Now I would like to discuss the broader strategic goals of the company. We entered this downturn with a debt-to-EBITDAX ratio of 2.1 in 2014. As you can see from Slide 6, our leverage ratio reached to 4.1 in 2015 and 9.7 at the end of 2016 due to the sharp drop in oil, gas and natural gas liquid prices as a result of the March 6, 2016 OCC mandate concerning bank E&P lending as it relates to leveraged loan classification. The OCC new mandate came at a time the energy industry was experiencing one of the worst commodity price collapse not seen since the 1980.

During the same time period, our borrowing base was reduced as a result of the record-low energy prices to $325 million from plus-$400 million. Due to our loan classification, our borrowing base could not move proportionally with improving commodity prices until we reduced our leverage ratio. Since 2016, we've successfully reduced our leverage ratio from 9.7x to 6.6x at year-end 2018 in a challenging environment, but we are still not at the 4x or less than 4x as required by OCC.

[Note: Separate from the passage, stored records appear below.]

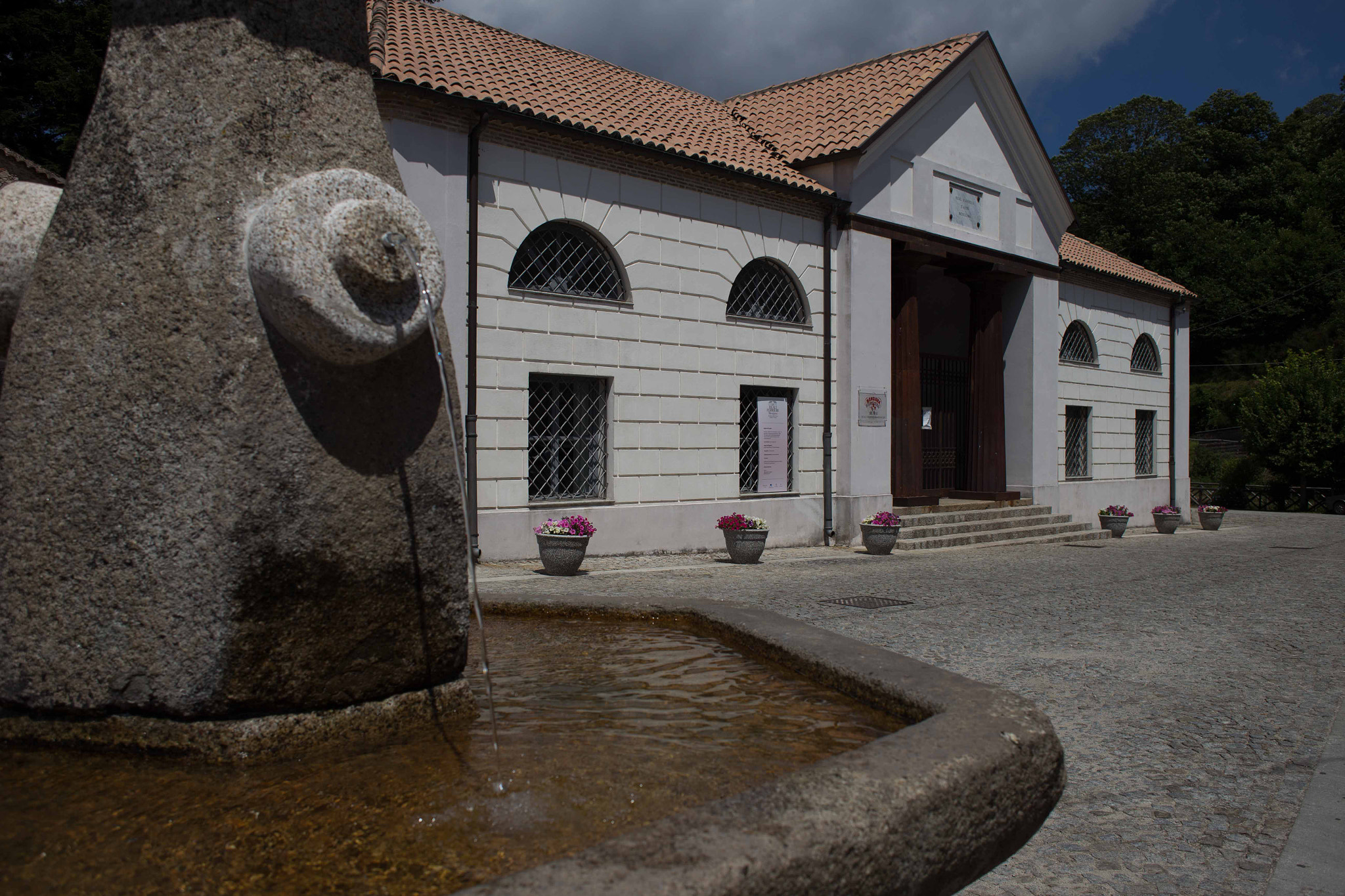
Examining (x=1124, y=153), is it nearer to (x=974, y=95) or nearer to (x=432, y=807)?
(x=974, y=95)

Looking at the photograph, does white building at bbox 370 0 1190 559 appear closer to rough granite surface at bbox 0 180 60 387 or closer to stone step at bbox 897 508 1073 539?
stone step at bbox 897 508 1073 539

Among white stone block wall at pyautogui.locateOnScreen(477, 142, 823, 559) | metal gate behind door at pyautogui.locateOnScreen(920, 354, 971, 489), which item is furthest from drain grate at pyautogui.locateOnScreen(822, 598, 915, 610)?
metal gate behind door at pyautogui.locateOnScreen(920, 354, 971, 489)

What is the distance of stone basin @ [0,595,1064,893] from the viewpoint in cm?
176

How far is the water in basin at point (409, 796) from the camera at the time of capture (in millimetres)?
1834

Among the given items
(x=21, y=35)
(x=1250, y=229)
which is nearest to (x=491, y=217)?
(x=21, y=35)

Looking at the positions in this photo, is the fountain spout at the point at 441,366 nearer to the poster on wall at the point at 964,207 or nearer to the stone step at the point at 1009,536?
the stone step at the point at 1009,536

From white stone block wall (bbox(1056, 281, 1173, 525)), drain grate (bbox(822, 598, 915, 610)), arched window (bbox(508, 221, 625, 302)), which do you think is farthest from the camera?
white stone block wall (bbox(1056, 281, 1173, 525))

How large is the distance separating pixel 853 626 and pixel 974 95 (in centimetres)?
1377

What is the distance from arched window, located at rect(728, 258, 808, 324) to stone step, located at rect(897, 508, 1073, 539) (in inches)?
153

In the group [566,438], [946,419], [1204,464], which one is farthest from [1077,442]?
[1204,464]

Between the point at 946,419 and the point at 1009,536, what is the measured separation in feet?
12.1

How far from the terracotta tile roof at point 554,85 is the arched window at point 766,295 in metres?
1.35

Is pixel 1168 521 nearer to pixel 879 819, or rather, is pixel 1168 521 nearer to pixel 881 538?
pixel 881 538

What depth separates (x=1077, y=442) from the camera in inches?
846
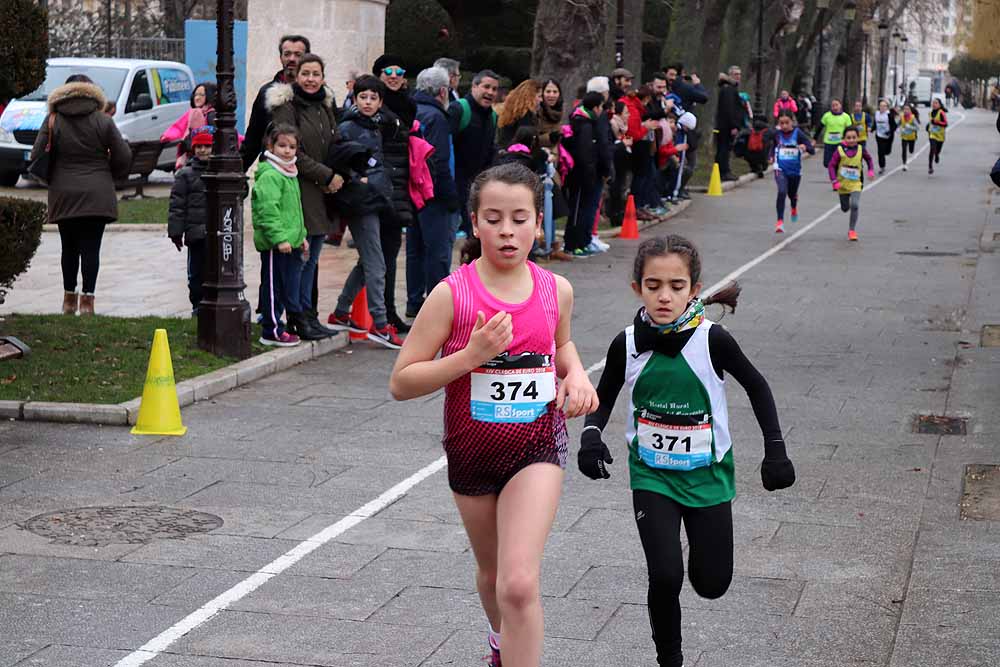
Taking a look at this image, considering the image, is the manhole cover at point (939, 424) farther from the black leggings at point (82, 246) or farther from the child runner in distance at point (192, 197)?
the black leggings at point (82, 246)

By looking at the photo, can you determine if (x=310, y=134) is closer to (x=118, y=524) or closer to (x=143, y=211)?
(x=118, y=524)

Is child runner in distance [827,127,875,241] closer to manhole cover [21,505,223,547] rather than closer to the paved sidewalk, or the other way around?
the paved sidewalk

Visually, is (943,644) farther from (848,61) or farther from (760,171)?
(848,61)

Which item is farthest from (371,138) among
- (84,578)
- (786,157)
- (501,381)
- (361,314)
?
(786,157)

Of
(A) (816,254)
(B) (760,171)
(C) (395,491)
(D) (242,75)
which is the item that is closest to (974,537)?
(C) (395,491)

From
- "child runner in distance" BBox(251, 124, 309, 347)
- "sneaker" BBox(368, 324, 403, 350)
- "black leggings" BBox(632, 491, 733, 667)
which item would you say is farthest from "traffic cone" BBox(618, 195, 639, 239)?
"black leggings" BBox(632, 491, 733, 667)

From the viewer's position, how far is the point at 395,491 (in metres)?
8.20

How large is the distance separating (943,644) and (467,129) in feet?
32.1

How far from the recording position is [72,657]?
5.62 m

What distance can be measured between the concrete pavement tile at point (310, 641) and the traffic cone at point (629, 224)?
625 inches

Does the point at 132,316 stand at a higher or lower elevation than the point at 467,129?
lower

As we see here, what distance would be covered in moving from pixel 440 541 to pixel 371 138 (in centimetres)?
572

Throughout 2018, the company has explored, and in 2019, we continue to explore a variety of deleveraging and other strategic alternatives. In April 2018, our Board of Directors formed a special committee of independent directors to evaluate a potential debt-to-equity exchange transaction with the Wilks Brothers as well as other strategic alternatives. In connection with this process, the committee hired financial and legal advisers to advise on these alternatives. The committee has engaged and continues to engage in discussions with Wilks regarding the exchange transaction. In addition, management has reviewed numerous cash flow-producing properties for potential acquisitions over the last several years to grow our production base and reduce our leverage ratio to a sustainable level and one that is in compliance with the financial covenants.

In early 2018, we retained financial advisers separate from the special committee adviser and began discussions with a potential seller and multiple financing counterparties for the purchase of a set of substantial cash flowing producing properties. Despite a deteriorating commodity price market, discussion with both the seller and financing parties progressed throughout 2018. However, no definite agreement ultimately was executed, and the negotiations currently are not active.

This review conducted by management, our board and the special committee continues. Although we can't guarantee that we find a desirable solution or that the solution will take a particular form, we remain committed to working in the best interest of the company and the stakeholders to further reduce leverage, improve our balance sheet and place our company in the best possible position to thrive as commodity prices recover.

With this, I'll turn the call over to Qingming.


Qingming Yang, Approach Resources, Inc. - President & COO [3]


Thanks, Ross, and good morning, everyone. Due to continued commodity prices deterioration and this extreme Waha gas differential in the basin, we deferred third and fourth quarter 2018 drilling and completion activities. In 2018, we focused on executing a disciplined capital budget and managing natural production decline through surface facility optimization, operating efficiencies and investment in well repairs, workovers and maintenance.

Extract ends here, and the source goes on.